**Job:** Please reproduce the convertible road-trip story word for word, starting at the words "I saw it as" and stopping after "I was insane.".

**Document:**

** Start **

There are probably sound, sensible reasons for making a 1,400-kilometre winter drive in a convertible with the top down – so if you come up with any, please let me know so I can try them on my wife.

With this in mind, let us rewind to last week, and my latest automotive scheme – driving from Toronto to Georgia in a Porsche Boxster convertible with the top stowed in the trunk.

I saw it as an adventure that would take us back to the days when the world was not yet tamed, when thrilling new horizons called the daring few – like settlers who rode across North America on open buckboards, or Charles Lindbergh, who flew across the Atlantic in his unheated monoplane.

While others rode in sybaritic luxury, my wife and I would rediscover the spirit of the open road and connect with the elements, riding beneath the grand cathedral of the winter sky. At least this was my take – my wife thought I was insane.

"This is one of those stupid competitions you have with yourself," she declared. "Except I have to be in it, too."

I'd spent the previous week trying to warm her up to the idea of the topless southern mission by demonstrating the Boxster's excellent comfort features, which included heated seats, a heater that could broil a steak, and a wind-blocker panel that minimizes the air that rushes down the back of your neck.

Around town, our top-down practice drives went well, even when it rained and snowed (the airflow blew the precipitation over our heads, and the heater kept our feet warm). Now it was time for the big test – a drive from Ontario to northern Georgia. We loaded the baggage, turned on the seat heaters, and dropped the top.

As we headed west out of Toronto on Highway 401, the temperature hovered around the freezing mark, and the fields were flecked with snow. We dialled the heater up to its highest setting, blowing warm air around our feet and chests. But nature's vast, icy malevolence was just millimetres away – above our heads was an arctic wind tunnel and, even with a knitted ski hat on, I could feel the cold penetrating the top of my skull like a frozen drill bit.

We were in a race against the forces of hypothermia. As we headed south, the air temperature would rise. Hopefully, this would happen at a rate greater than the decline of our body's core temperature. I looked at the Porsche's digital thermometer – it was stuck at zero.

An hour into the trip, I knew we were in trouble. We could feel the heat being sucked out of us, and we had discovered a cruel aerodynamic quirk – a finger of cold air that worked its way down behind the seats to coil around our feet like a frozen cobra.

My wife looked longingly at the little button that would raise the Boxster's top. If we pressed it, our woes would be over. But so would the adventure.

** End **

**Supplied information:**

** Start **

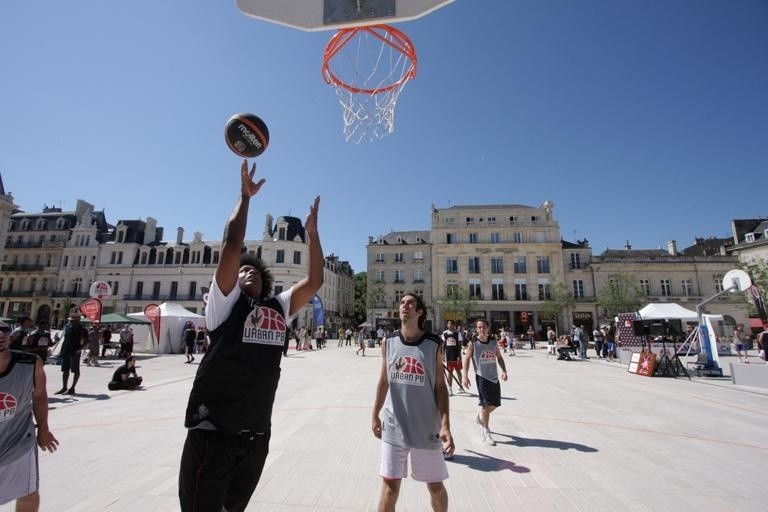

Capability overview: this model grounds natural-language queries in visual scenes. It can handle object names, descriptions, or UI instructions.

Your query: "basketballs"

** End **

**Completed task:**
I saw it as an adventure that would take us back to the days when the world was not yet tamed, when thrilling new horizons called the daring few – like settlers who rode across North America on open buckboards, or Charles Lindbergh, who flew across the Atlantic in his unheated monoplane.

While others rode in sybaritic luxury, my wife and I would rediscover the spirit of the open road and connect with the elements, riding beneath the grand cathedral of the winter sky. At least this was my take – my wife thought I was insane.